Emotionale Erlebnisse wie beispielsweise eine Hochzeit oder ein Unfall können oft Jahre später noch sehr gut erinnert werden, alltägliche Geschehnisse werden hingegen schneller vergessen. Der gedächtnisfördernde Effekt von Emotionen ist biologisch durchaus sinnvoll. So brennen sich erlebte Gefahrensituationen tief in unser Gedächtnis ein und können dadurch zukünftig eher vermieden werden.

Die Professoren Dominique de Quervain von der Universität Zürich und Andreas Papassotiropoulos von der Universität Basel haben nun entdeckt, dass ein bestimmter Rezeptor für das emotionale Gedächtnis des Menschen eine wichtige Rolle spielt. Dieser alpha-2B-adrenerger- Rezeptor dient als Andockstelle für den Botenstoff Noradrenalin.

In einer Untersuchung bei gesunden Versuchsteilnehmern wurden sowohl neutrale als auch emotionale Fotos gezeigt. Wie erwartet wurden in einem darauf folgenden Gedächtnistest viel mehr emotionale als neutrale Bilder erinnert - allerdings nicht bei allen Versuchsteilnehmern in gleichem Maße. Die Forscher fanden heraus, dass eine genetisch verankerte Variante des identifizierten Rezeptors wesentlich dazu beitrug, dass man sich an besonders viele emotionale Bilder erinnern konnte. Die Erinnerungsfähigkeit an neutrale Bilder blieb indes unbeeinflusst.

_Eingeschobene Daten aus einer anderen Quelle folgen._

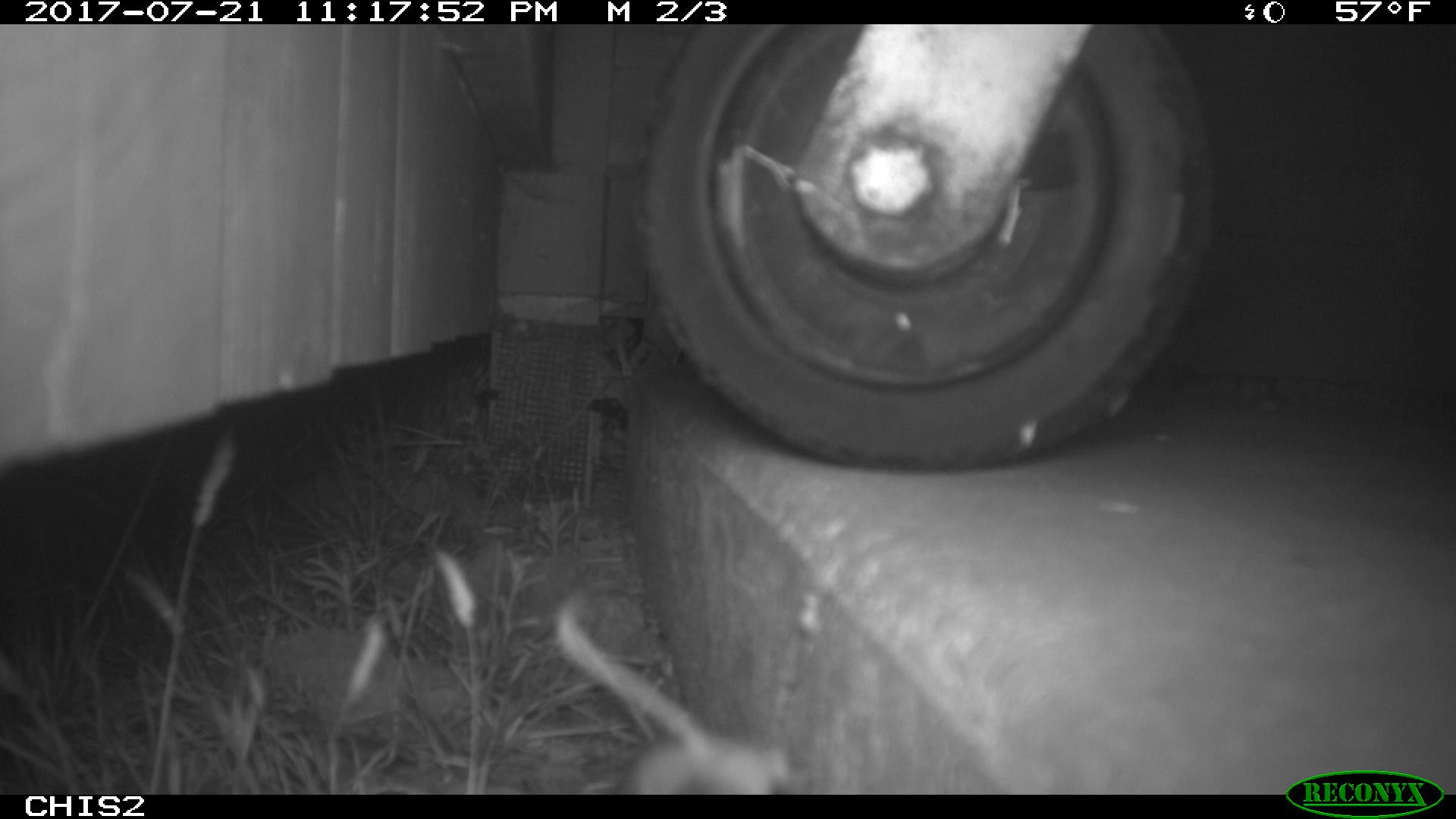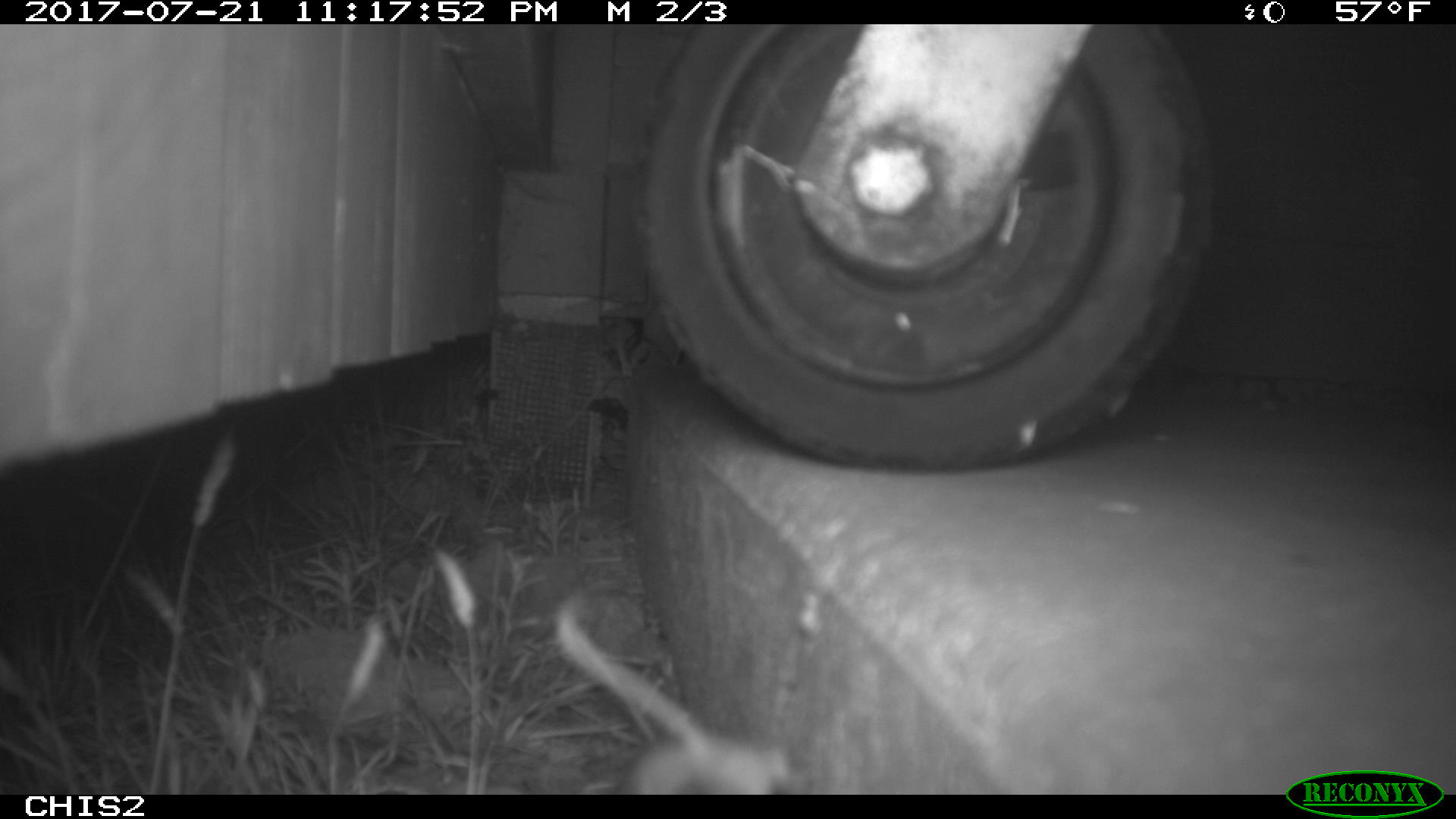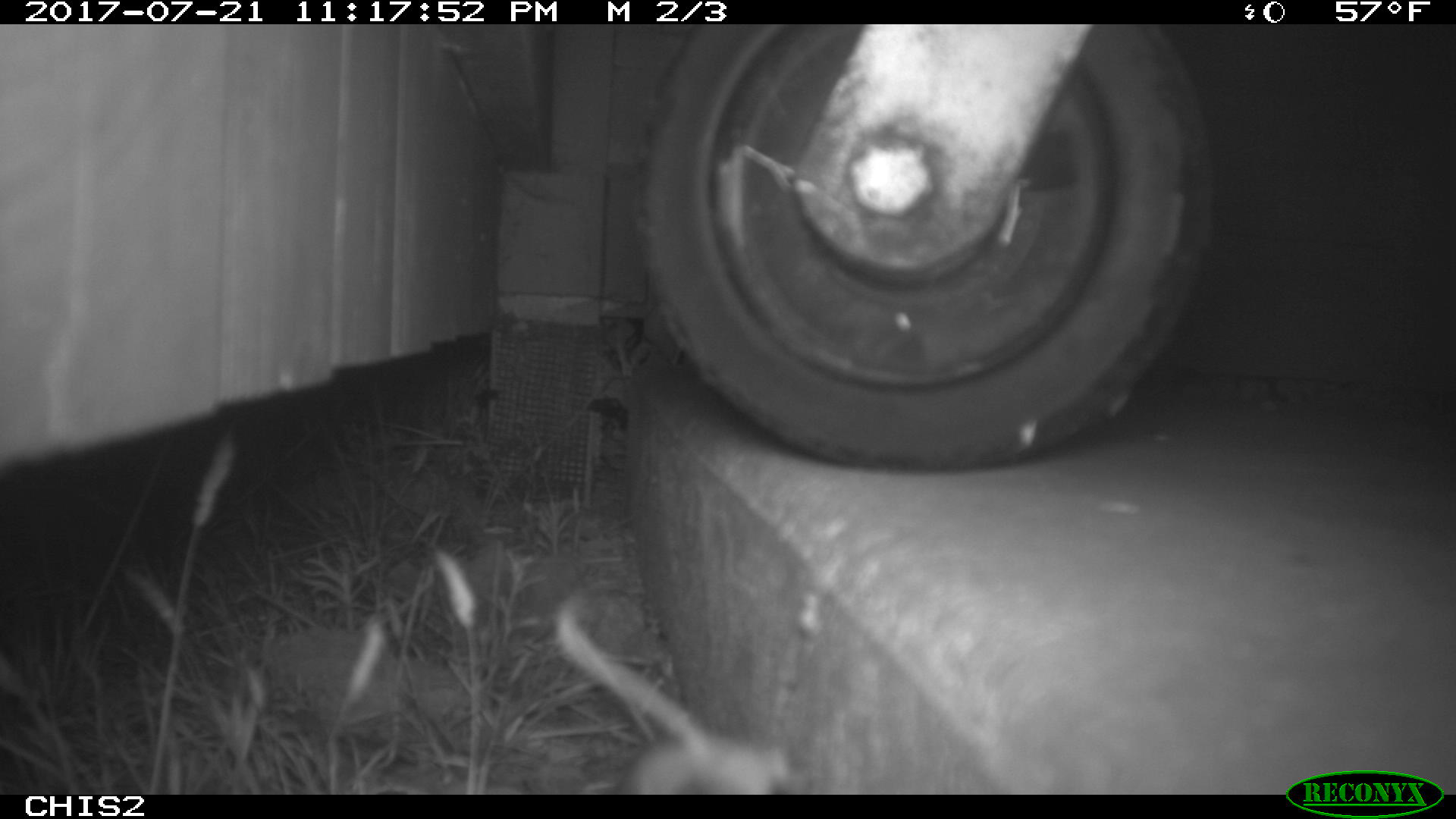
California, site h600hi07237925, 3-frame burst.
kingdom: Animalia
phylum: Chordata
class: Mammalia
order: Rodentia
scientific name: Rodentia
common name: rodent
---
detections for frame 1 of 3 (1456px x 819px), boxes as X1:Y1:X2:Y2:
rodent: 552:592:791:792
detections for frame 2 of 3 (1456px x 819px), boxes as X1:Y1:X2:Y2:
rodent: 554:606:788:792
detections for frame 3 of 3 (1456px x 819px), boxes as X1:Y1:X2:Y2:
rodent: 554:602:789:795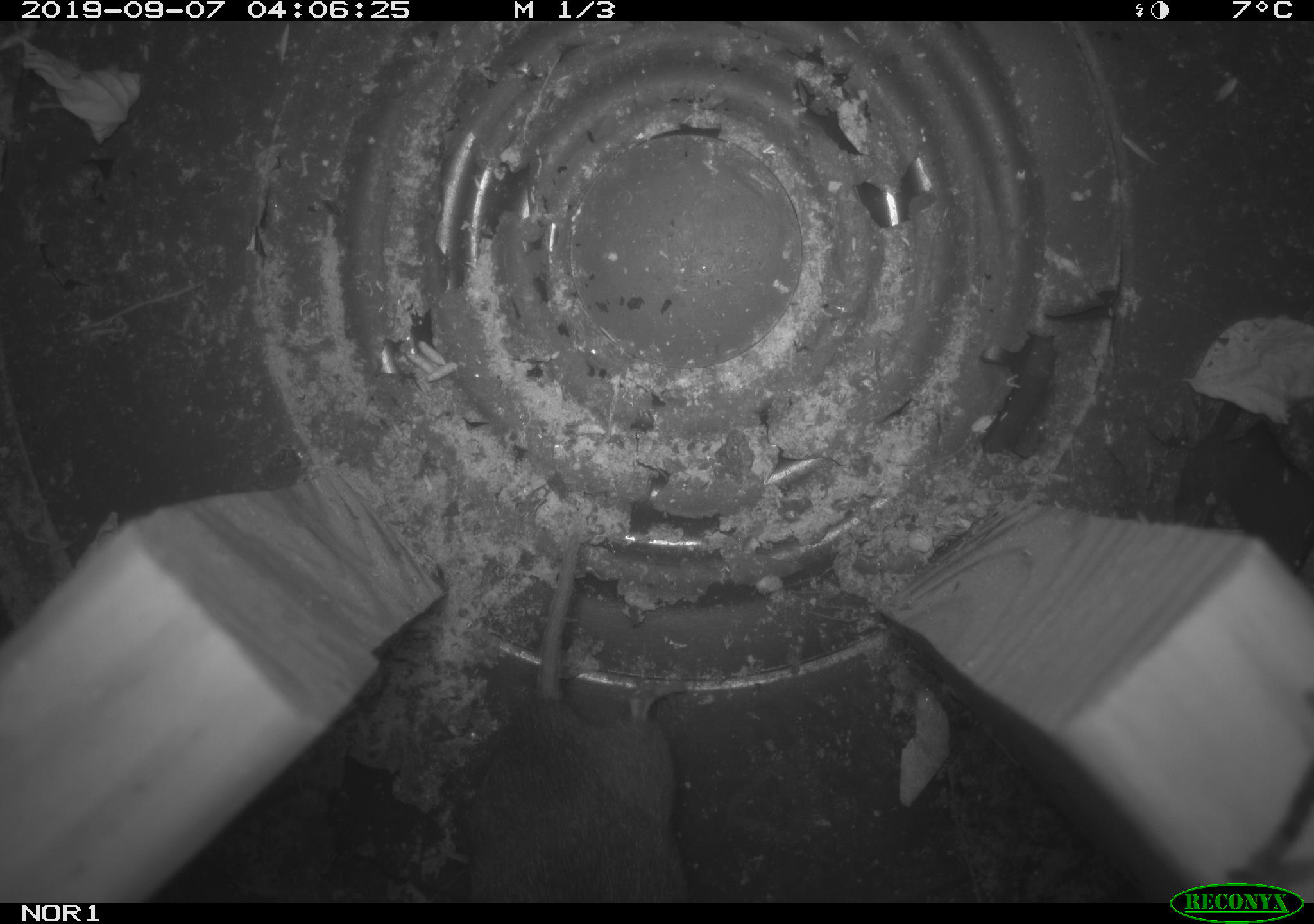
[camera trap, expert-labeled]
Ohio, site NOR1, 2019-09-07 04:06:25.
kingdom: Animalia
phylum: Chordata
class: Mammalia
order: Rodentia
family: Cricetidae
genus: Microtus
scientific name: Microtus pennsylvanicus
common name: meadow vole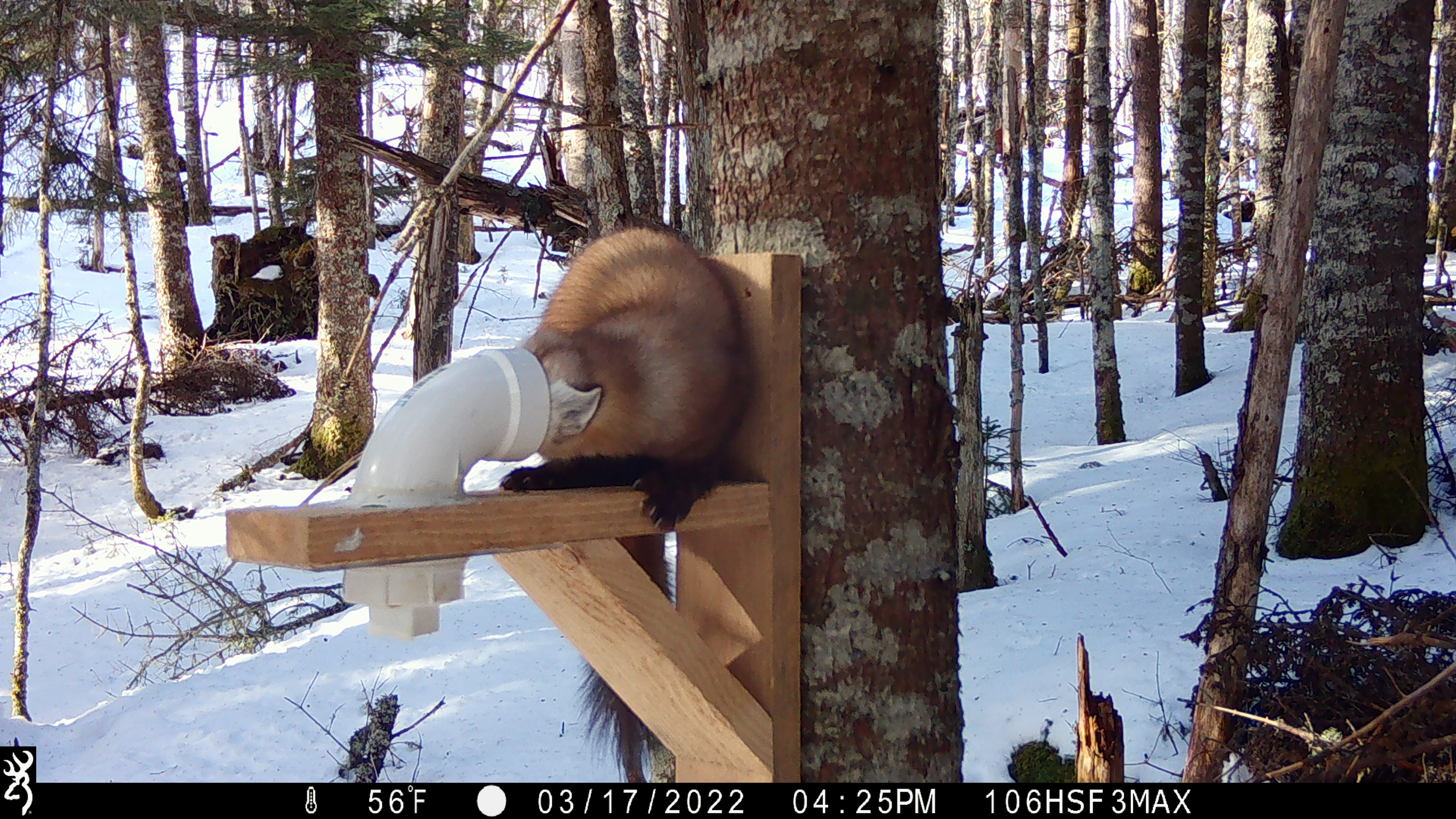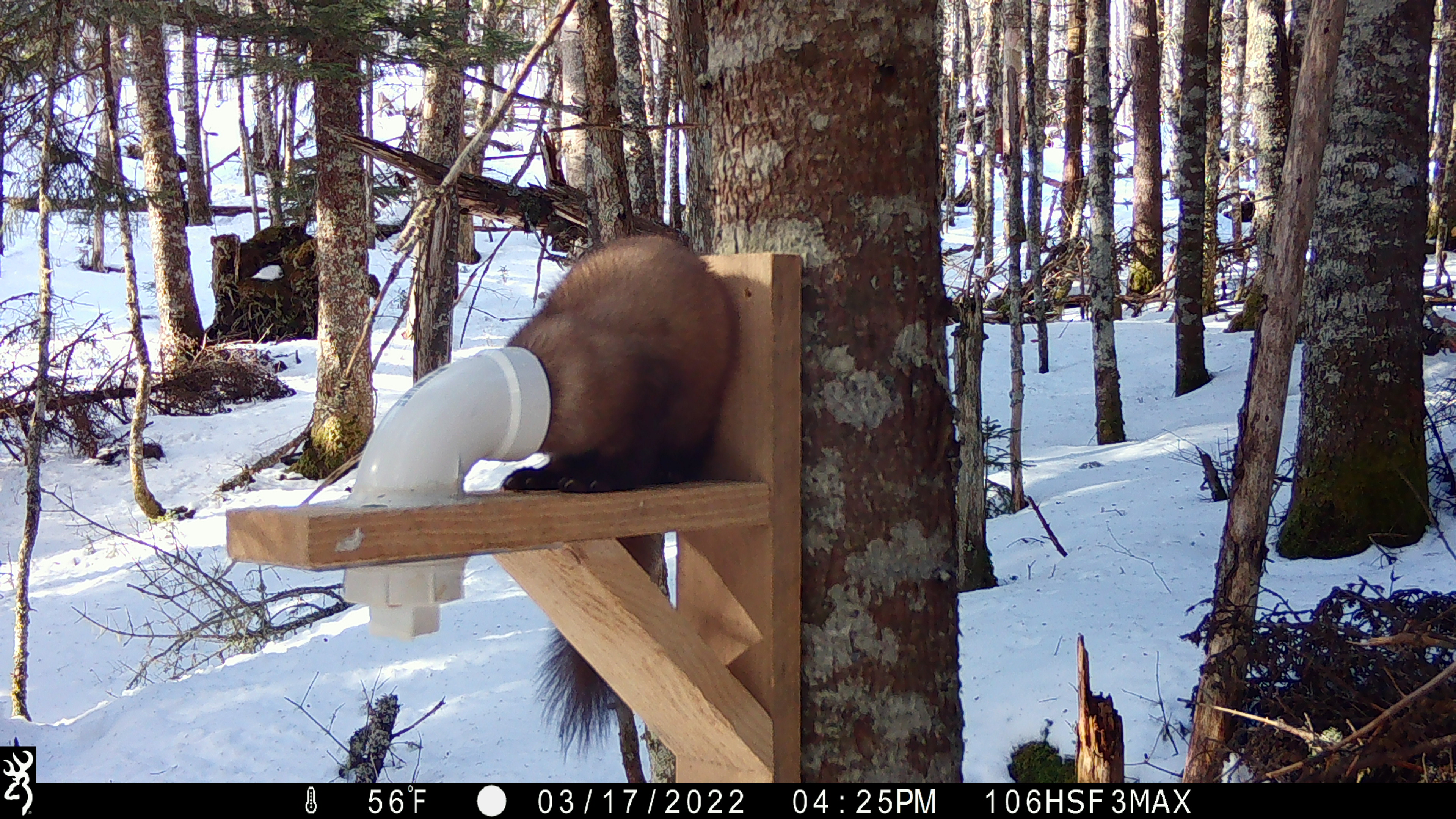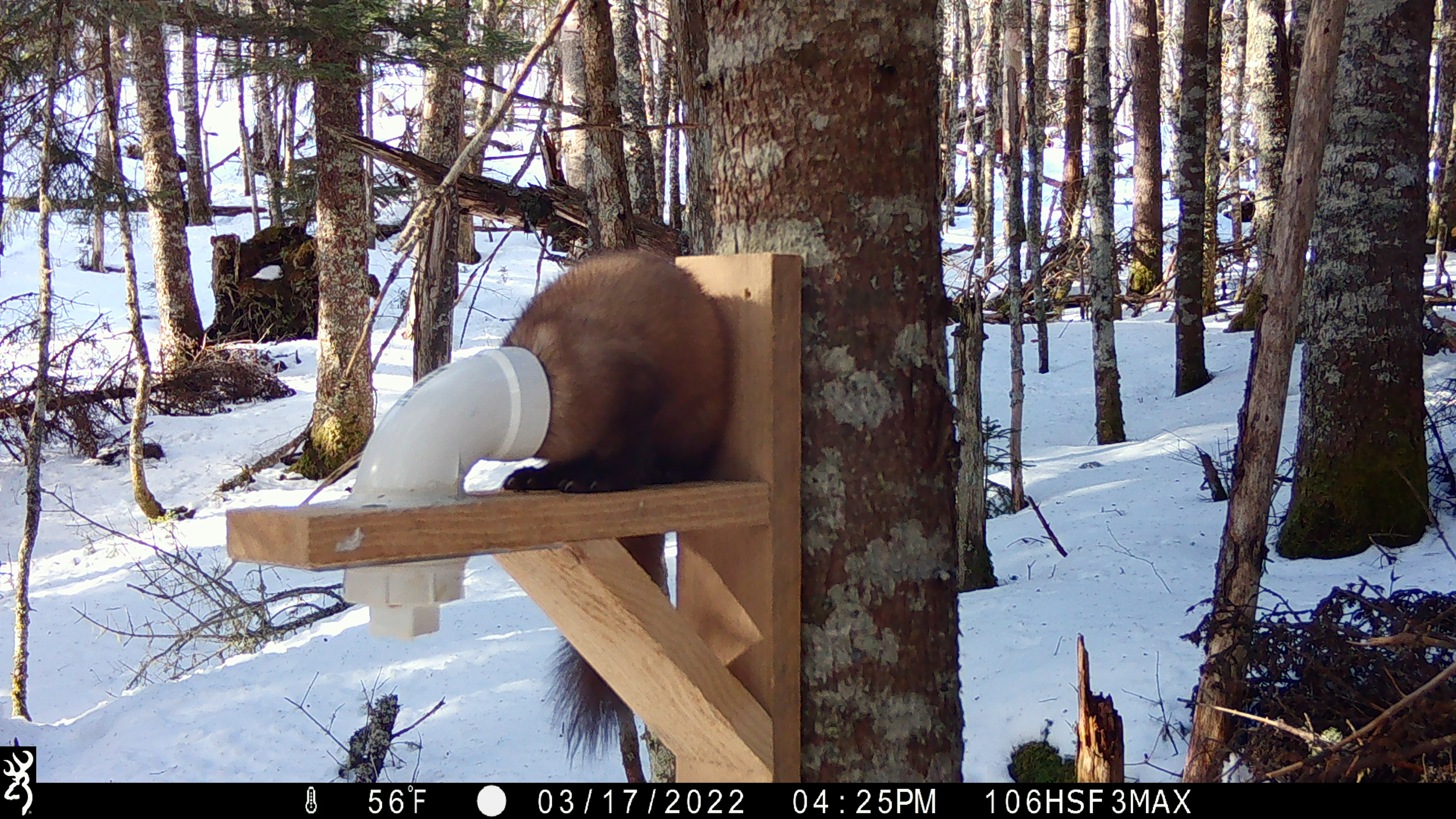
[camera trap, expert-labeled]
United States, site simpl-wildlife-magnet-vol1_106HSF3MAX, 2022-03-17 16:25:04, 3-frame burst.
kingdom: Animalia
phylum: Chordata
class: Mammalia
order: Carnivora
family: Mustelidae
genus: Martes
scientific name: Martes americana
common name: american marten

In einem zweiten Teil der Studie untersuchten die Forscher zusammen mit Konstanzer Wissenschaftlern die Effekte der Rezeptorvariante auf hochemotionale traumatische Erinnerungen. Dabei untersuchten sie Überlebende des Genozids in Ruanda. Rund zwei Drittel der untersuchten Opfer litten an einer so genannten posttraumatischen Belastungsstörung, einer Angsterkrankung, bei der quälende traumatische Erinnerungen zu den Hauptmerkmalen gehören. Die Forscher fanden heraus, dass die Rezeptorvariante für die Stärke der quälenden Erinnerungen mitverantwortlich war.